Source records:
-------------------------

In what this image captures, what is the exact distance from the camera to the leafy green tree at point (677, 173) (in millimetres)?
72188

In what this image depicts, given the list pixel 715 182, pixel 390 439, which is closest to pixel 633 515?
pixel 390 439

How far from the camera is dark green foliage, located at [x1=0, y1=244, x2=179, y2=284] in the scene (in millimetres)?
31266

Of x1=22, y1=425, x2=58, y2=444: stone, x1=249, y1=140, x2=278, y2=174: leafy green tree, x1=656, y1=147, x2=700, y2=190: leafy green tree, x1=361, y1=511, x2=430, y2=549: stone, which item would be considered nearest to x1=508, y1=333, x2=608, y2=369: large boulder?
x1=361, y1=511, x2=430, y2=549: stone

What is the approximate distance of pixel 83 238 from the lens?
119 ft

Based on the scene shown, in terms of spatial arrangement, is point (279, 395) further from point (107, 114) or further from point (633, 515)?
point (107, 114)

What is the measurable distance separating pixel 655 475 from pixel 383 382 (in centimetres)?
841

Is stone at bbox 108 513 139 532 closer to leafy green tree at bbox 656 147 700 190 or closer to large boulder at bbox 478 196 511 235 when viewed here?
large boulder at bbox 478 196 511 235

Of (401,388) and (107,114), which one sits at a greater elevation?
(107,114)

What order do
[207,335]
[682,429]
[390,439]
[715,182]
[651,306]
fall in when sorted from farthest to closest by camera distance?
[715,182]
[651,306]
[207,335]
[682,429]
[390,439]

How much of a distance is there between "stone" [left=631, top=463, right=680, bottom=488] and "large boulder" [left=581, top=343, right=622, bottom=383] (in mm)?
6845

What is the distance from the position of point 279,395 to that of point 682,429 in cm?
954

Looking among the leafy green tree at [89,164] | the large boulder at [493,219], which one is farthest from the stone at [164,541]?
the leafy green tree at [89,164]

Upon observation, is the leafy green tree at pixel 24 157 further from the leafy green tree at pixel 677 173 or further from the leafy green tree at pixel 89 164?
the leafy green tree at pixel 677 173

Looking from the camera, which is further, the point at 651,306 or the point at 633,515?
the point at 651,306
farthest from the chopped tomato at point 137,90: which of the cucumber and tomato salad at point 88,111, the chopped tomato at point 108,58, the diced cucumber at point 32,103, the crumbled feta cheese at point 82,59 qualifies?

-------------------------

[WHAT YOU NEED TO DO] Provide an exact reproduction of all the entries shown above.

[FINISHED TASK]
In what this image captures, what is the exact distance from the camera to the leafy green tree at point (677, 173) (in millimetres)?
72188

In what this image depicts, given the list pixel 715 182, pixel 390 439, which is closest to pixel 633 515?
pixel 390 439

How far from the camera is dark green foliage, located at [x1=0, y1=244, x2=179, y2=284] in the scene (in millimetres)?
31266

Of x1=22, y1=425, x2=58, y2=444: stone, x1=249, y1=140, x2=278, y2=174: leafy green tree, x1=656, y1=147, x2=700, y2=190: leafy green tree, x1=361, y1=511, x2=430, y2=549: stone, which item would be considered nearest to x1=508, y1=333, x2=608, y2=369: large boulder?
x1=361, y1=511, x2=430, y2=549: stone

What is the approximate distance of pixel 83 238 from the lens?
119 ft

Based on the scene shown, in terms of spatial arrangement, is point (279, 395) further from point (107, 114) or further from point (633, 515)?
point (107, 114)

What is the measurable distance separating pixel 655 475 from pixel 383 382 (in centimetres)?
841

Is stone at bbox 108 513 139 532 closer to leafy green tree at bbox 656 147 700 190 or closer to large boulder at bbox 478 196 511 235 when viewed here?
large boulder at bbox 478 196 511 235

Of (401,388) and (107,114), which one sits at a greater elevation?
(107,114)

What order do
[207,335]
[682,429]
[390,439]
[715,182]
[651,306]
fall in when sorted from farthest to closest by camera distance?
[715,182]
[651,306]
[207,335]
[682,429]
[390,439]

How much of a distance is there between "stone" [left=631, top=463, right=680, bottom=488] and "large boulder" [left=581, top=343, right=622, bottom=383] (in mm)?
6845

What is the distance from the position of point 279,395 to that of point 682,429 in cm?
954

Looking among the leafy green tree at [89,164] | the large boulder at [493,219], which one is farthest from the stone at [164,541]?
the leafy green tree at [89,164]

Upon observation, is the leafy green tree at pixel 24 157 further from the leafy green tree at pixel 677 173 or further from the leafy green tree at pixel 89 164?
the leafy green tree at pixel 677 173

Looking from the camera, which is further, the point at 651,306 or the point at 633,515?
the point at 651,306
farthest from the chopped tomato at point 137,90: which of the cucumber and tomato salad at point 88,111, the chopped tomato at point 108,58, the diced cucumber at point 32,103, the crumbled feta cheese at point 82,59 qualifies?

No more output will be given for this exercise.